<<<<

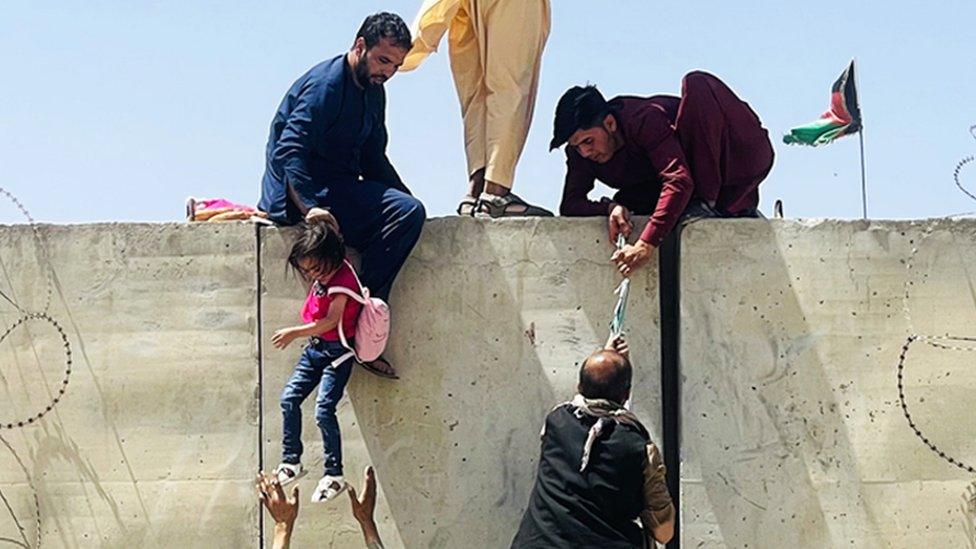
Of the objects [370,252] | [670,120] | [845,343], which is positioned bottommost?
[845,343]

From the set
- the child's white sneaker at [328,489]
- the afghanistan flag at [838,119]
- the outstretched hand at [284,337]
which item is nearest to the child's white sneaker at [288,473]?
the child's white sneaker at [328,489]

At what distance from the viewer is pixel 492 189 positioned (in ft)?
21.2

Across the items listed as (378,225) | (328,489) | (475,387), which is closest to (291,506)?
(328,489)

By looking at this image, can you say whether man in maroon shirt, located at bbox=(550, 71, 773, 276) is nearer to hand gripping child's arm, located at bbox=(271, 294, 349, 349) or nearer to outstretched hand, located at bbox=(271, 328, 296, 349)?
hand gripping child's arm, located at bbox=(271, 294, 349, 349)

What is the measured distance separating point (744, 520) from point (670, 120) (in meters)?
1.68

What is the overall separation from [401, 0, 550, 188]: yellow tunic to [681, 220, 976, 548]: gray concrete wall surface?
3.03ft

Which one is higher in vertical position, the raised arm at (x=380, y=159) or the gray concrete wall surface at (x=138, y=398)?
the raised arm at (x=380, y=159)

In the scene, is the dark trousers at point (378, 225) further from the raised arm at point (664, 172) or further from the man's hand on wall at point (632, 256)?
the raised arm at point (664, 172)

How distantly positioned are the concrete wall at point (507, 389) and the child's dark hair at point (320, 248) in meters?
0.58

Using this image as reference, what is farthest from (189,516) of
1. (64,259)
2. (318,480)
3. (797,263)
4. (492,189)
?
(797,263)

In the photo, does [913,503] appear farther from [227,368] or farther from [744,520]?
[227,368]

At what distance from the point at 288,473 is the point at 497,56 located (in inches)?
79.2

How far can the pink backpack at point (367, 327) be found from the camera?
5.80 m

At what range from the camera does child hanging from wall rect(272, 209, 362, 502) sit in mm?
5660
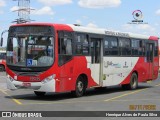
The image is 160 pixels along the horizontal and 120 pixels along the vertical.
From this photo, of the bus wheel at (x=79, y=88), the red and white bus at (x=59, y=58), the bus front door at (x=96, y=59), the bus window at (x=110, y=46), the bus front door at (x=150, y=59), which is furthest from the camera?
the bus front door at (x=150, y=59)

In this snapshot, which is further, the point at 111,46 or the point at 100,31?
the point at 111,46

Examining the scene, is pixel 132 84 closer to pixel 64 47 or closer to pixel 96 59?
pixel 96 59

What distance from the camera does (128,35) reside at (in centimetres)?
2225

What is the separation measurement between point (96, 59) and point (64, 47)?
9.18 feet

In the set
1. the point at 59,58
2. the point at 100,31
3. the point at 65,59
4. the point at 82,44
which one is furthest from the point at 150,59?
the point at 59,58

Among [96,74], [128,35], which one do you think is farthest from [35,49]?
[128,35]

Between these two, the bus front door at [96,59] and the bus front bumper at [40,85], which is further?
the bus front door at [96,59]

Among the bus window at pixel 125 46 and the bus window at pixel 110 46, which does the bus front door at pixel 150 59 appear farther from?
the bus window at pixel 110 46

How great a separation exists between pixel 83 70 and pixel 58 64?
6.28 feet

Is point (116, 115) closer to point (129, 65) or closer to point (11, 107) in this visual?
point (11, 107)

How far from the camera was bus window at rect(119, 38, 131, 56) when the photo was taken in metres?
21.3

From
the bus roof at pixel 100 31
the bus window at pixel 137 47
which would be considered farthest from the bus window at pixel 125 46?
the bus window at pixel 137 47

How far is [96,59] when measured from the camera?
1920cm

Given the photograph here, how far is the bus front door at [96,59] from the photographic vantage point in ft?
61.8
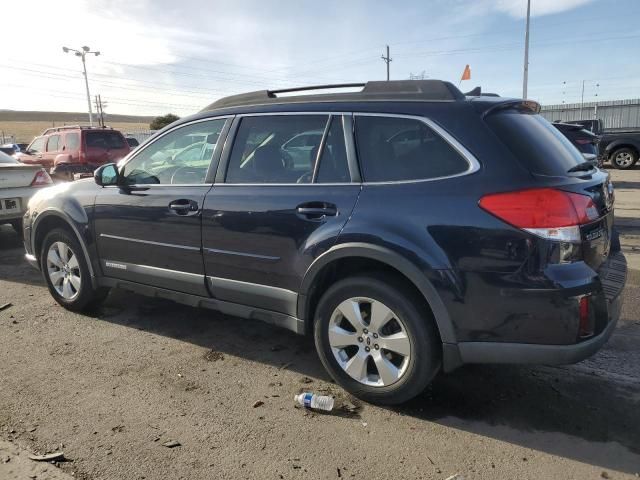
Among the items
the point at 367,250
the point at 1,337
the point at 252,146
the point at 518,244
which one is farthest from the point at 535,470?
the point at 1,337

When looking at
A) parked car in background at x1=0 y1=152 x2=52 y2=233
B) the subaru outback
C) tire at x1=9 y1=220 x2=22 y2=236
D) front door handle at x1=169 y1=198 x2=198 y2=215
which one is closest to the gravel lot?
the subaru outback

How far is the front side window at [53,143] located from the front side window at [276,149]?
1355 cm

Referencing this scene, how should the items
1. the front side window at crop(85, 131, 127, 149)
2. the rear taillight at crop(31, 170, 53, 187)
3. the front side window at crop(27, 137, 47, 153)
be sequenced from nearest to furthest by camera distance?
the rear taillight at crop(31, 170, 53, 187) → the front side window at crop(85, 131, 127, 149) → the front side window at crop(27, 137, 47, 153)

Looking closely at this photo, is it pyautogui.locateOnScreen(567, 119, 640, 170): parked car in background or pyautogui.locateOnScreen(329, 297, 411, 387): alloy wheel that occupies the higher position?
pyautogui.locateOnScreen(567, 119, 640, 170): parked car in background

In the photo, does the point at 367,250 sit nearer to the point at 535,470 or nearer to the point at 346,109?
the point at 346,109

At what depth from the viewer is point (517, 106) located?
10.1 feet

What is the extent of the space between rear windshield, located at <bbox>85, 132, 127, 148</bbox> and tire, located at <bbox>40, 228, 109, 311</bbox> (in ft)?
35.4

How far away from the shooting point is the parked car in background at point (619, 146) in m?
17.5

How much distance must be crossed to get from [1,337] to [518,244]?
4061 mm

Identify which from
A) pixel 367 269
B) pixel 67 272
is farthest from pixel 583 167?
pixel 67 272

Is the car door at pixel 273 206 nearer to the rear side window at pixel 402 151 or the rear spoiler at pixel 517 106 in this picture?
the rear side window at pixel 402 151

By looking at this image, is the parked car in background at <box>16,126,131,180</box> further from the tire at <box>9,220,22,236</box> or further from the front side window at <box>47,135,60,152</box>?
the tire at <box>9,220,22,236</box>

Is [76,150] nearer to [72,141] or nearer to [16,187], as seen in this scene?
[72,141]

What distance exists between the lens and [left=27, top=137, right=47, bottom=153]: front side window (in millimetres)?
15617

>>>>

Repeat each record exactly, with the pictures left out.

Of the objects [370,252] | [670,120] | [845,343], which is positioned bottommost?
[845,343]

From the set
- the child's white sneaker at [328,489]
- the afghanistan flag at [838,119]
- the outstretched hand at [284,337]
which item is nearest to the child's white sneaker at [288,473]?
the child's white sneaker at [328,489]

At what distance from the viewer is pixel 492 189 positioned (in ft)?
21.2

Across the items listed as (378,225) | (328,489) | (475,387), which is closest to (291,506)?
(328,489)

By looking at this image, can you say whether man in maroon shirt, located at bbox=(550, 71, 773, 276) is nearer to hand gripping child's arm, located at bbox=(271, 294, 349, 349) or nearer to outstretched hand, located at bbox=(271, 328, 296, 349)?
hand gripping child's arm, located at bbox=(271, 294, 349, 349)

What is the measured distance separating point (744, 520) from point (670, 120) (in meters)?
1.68

What is the overall separation from [401, 0, 550, 188]: yellow tunic to [681, 220, 976, 548]: gray concrete wall surface?
3.03ft

Which one is higher in vertical position, the raised arm at (x=380, y=159) or the gray concrete wall surface at (x=138, y=398)?
the raised arm at (x=380, y=159)

In the scene, is the dark trousers at point (378, 225) further from the raised arm at point (664, 172) or further from the man's hand on wall at point (632, 256)?
the raised arm at point (664, 172)

How distantly positioned are the concrete wall at point (507, 389) and the child's dark hair at point (320, 248) in meters?
0.58

Using this image as reference, what is farthest from (189,516) of
1. (64,259)
2. (318,480)
3. (797,263)
4. (492,189)
?
(797,263)

In the photo, does [913,503] appear farther from [227,368] or farther from [744,520]?
[227,368]

At what distance from the point at 288,473 is the point at 497,56 located (in inches)?
79.2

How far can the pink backpack at point (367, 327) be found from the camera?
5.80 m

At what range from the camera does child hanging from wall rect(272, 209, 362, 502) sit in mm?
5660
The image is 160 pixels along the horizontal and 120 pixels along the vertical.
From this photo, of the bus wheel at (x=79, y=88), the red and white bus at (x=59, y=58), the bus front door at (x=96, y=59), the bus window at (x=110, y=46), the bus front door at (x=150, y=59), which is furthest from the camera?
the bus front door at (x=150, y=59)

In this snapshot, which is further, the point at 111,46 or the point at 100,31?
the point at 111,46

Examining the scene, is pixel 132 84 closer to pixel 64 47 or closer to pixel 96 59?
pixel 96 59

What distance from the camera does (128,35) reside at (in centimetres)?
2225

What is the separation measurement between point (96, 59) and point (64, 47)?
9.18 feet

In the set
1. the point at 59,58
2. the point at 100,31
3. the point at 65,59
4. the point at 82,44
which one is furthest from the point at 150,59?
the point at 59,58

Among [96,74], [128,35], which one do you think is farthest from [35,49]?
[128,35]

Between these two, the bus front door at [96,59] and the bus front bumper at [40,85], which is further?
the bus front door at [96,59]

Among the bus window at pixel 125 46 and the bus window at pixel 110 46, which does the bus front door at pixel 150 59 appear farther from?
the bus window at pixel 110 46

How great a separation exists between pixel 83 70 and pixel 58 64?
6.28 feet

Is point (116, 115) closer to point (129, 65) or closer to point (11, 107) in this visual?
point (11, 107)

How far from the camera was bus window at rect(119, 38, 131, 56) when the photo was taken in metres?
21.3

From
the bus roof at pixel 100 31
the bus window at pixel 137 47
which would be considered farthest from the bus window at pixel 125 46?
the bus window at pixel 137 47

How far is [96,59] when measured from the camera?
1920cm

Given the photograph here, how far is the bus front door at [96,59] from the photographic vantage point in ft?
61.8
Among the items
the point at 367,250
the point at 1,337
the point at 252,146
the point at 518,244
which one is farthest from the point at 535,470?
the point at 1,337

When looking at
A) parked car in background at x1=0 y1=152 x2=52 y2=233
B) the subaru outback
C) tire at x1=9 y1=220 x2=22 y2=236
D) front door handle at x1=169 y1=198 x2=198 y2=215
which one is closest to the gravel lot?
the subaru outback

How far is the front side window at [53,143] located from the front side window at [276,149]?
1355 cm

Referencing this scene, how should the items
1. the front side window at crop(85, 131, 127, 149)
2. the rear taillight at crop(31, 170, 53, 187)
3. the front side window at crop(27, 137, 47, 153)
be sequenced from nearest to furthest by camera distance?
the rear taillight at crop(31, 170, 53, 187) → the front side window at crop(85, 131, 127, 149) → the front side window at crop(27, 137, 47, 153)

Looking closely at this photo, is it pyautogui.locateOnScreen(567, 119, 640, 170): parked car in background or pyautogui.locateOnScreen(329, 297, 411, 387): alloy wheel that occupies the higher position?
pyautogui.locateOnScreen(567, 119, 640, 170): parked car in background

In the photo, does the point at 367,250 sit nearer to the point at 535,470 or nearer to the point at 346,109?
the point at 346,109

At what depth from the viewer is point (517, 106) located?
10.1 feet

What is the extent of the space between rear windshield, located at <bbox>85, 132, 127, 148</bbox> and tire, located at <bbox>40, 228, 109, 311</bbox> (in ft)?
35.4

How far away from the shooting point is the parked car in background at point (619, 146) in m?
17.5

How much distance must be crossed to get from [1,337] to [518,244]?
4061 mm

Identify which from
A) pixel 367 269
B) pixel 67 272
is farthest from pixel 583 167?
pixel 67 272

Is the car door at pixel 273 206 nearer to the rear side window at pixel 402 151 or the rear spoiler at pixel 517 106 in this picture?
the rear side window at pixel 402 151

By looking at this image, is the parked car in background at <box>16,126,131,180</box> further from the tire at <box>9,220,22,236</box> or further from the front side window at <box>47,135,60,152</box>?
the tire at <box>9,220,22,236</box>

Is [76,150] nearer to [72,141] or nearer to [16,187], as seen in this scene?
[72,141]

What distance exists between the lens and [left=27, top=137, right=47, bottom=153]: front side window (in millimetres)?
15617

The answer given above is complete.